Donnerstag, 23. Februar 2006

Lesson 1 in German culture: Fasching

Also called Karneval or Fastnacht or a couple of other locally specific names.

What you could compare it to: Carnival in Rio de Janeiro, Brasil, or Venice, Italy, or Mardi Gras in New Orleans, USA.

What it is: an old tradition, but for me a crazy time (between today and next Tuesday, but some parties and balls take place earlier) where people put on costumes and party, i.e. drink as much as they can and dance to the stupidest songs you can imagine. (As you can probably tell, I’m a Faschingsmuffel, i.e. I don’t like Fasching.) Next Wednesday is Aschermittwoch (Ash Wednesday) and the beginning of lent, so the craziness will be over. Today is actually Weiberfasching (also called Fettdonnerstag or unsinniger Donnerstag) where women are allowed to cut off men’s ties.

There are also big Umzüge (parades) in cities like Köln (Cologne) or Düsseldorf. And big Prunksitzungen (sessions or galas) where different acts perform, mostly dance groups à la the dancers in Moulin Rouge and comedians who make fun of politicians or comment on current topics in a humorous way, sometimes in rhymes. Some of the parades and galas are broadcast live on TV.

■ DATASET EXTRACT
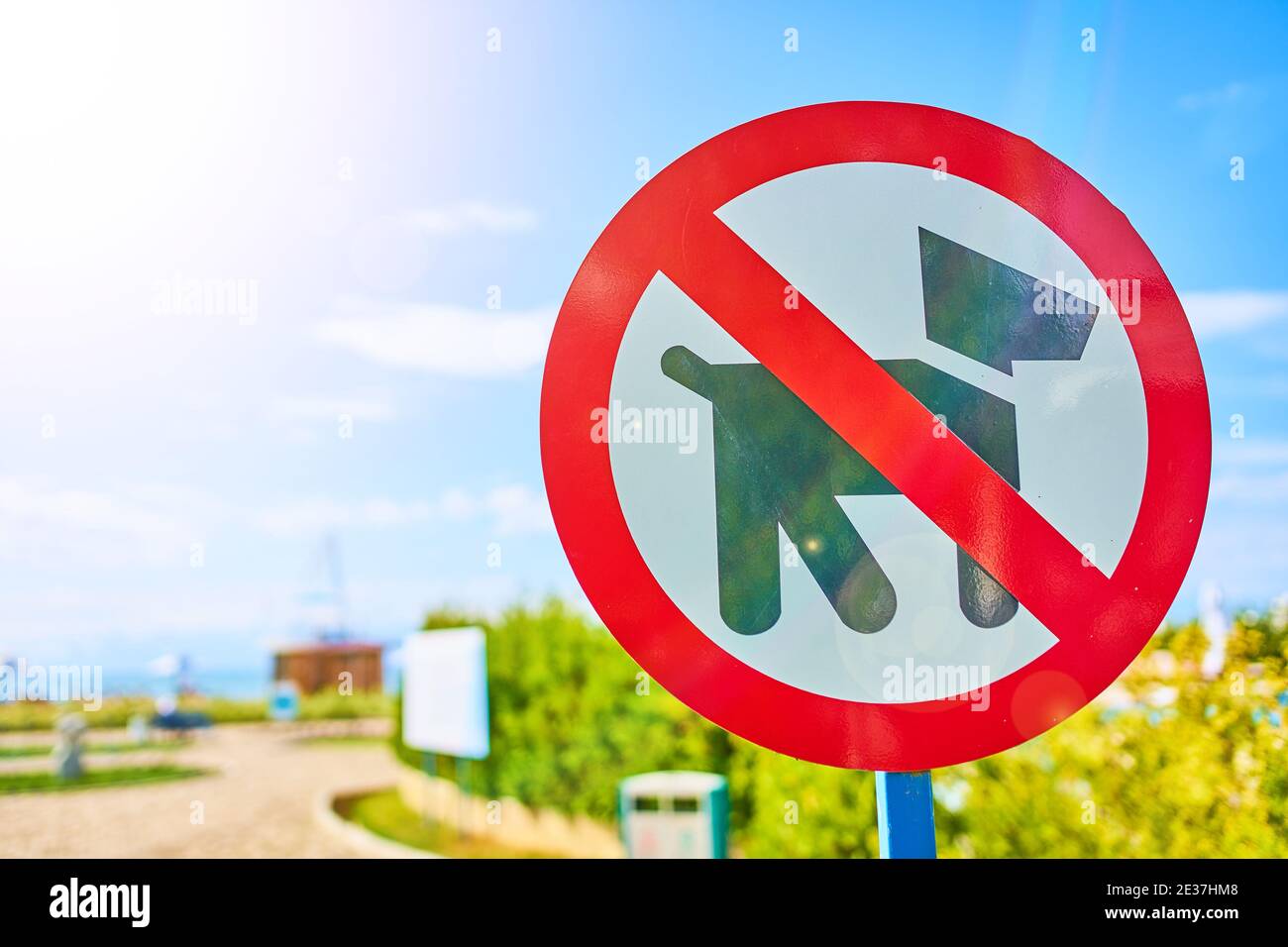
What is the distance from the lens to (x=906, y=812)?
52.4 inches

■ EXERCISE TASK
Write out the Fasching post above, word for word, taking everything from "Donnerstag, 23. Februar" down to "off men’s ties.".

■ TASK OUTPUT
Donnerstag, 23. Februar 2006

Lesson 1 in German culture: Fasching

Also called Karneval or Fastnacht or a couple of other locally specific names.

What you could compare it to: Carnival in Rio de Janeiro, Brasil, or Venice, Italy, or Mardi Gras in New Orleans, USA.

What it is: an old tradition, but for me a crazy time (between today and next Tuesday, but some parties and balls take place earlier) where people put on costumes and party, i.e. drink as much as they can and dance to the stupidest songs you can imagine. (As you can probably tell, I’m a Faschingsmuffel, i.e. I don’t like Fasching.) Next Wednesday is Aschermittwoch (Ash Wednesday) and the beginning of lent, so the craziness will be over. Today is actually Weiberfasching (also called Fettdonnerstag or unsinniger Donnerstag) where women are allowed to cut off men’s ties.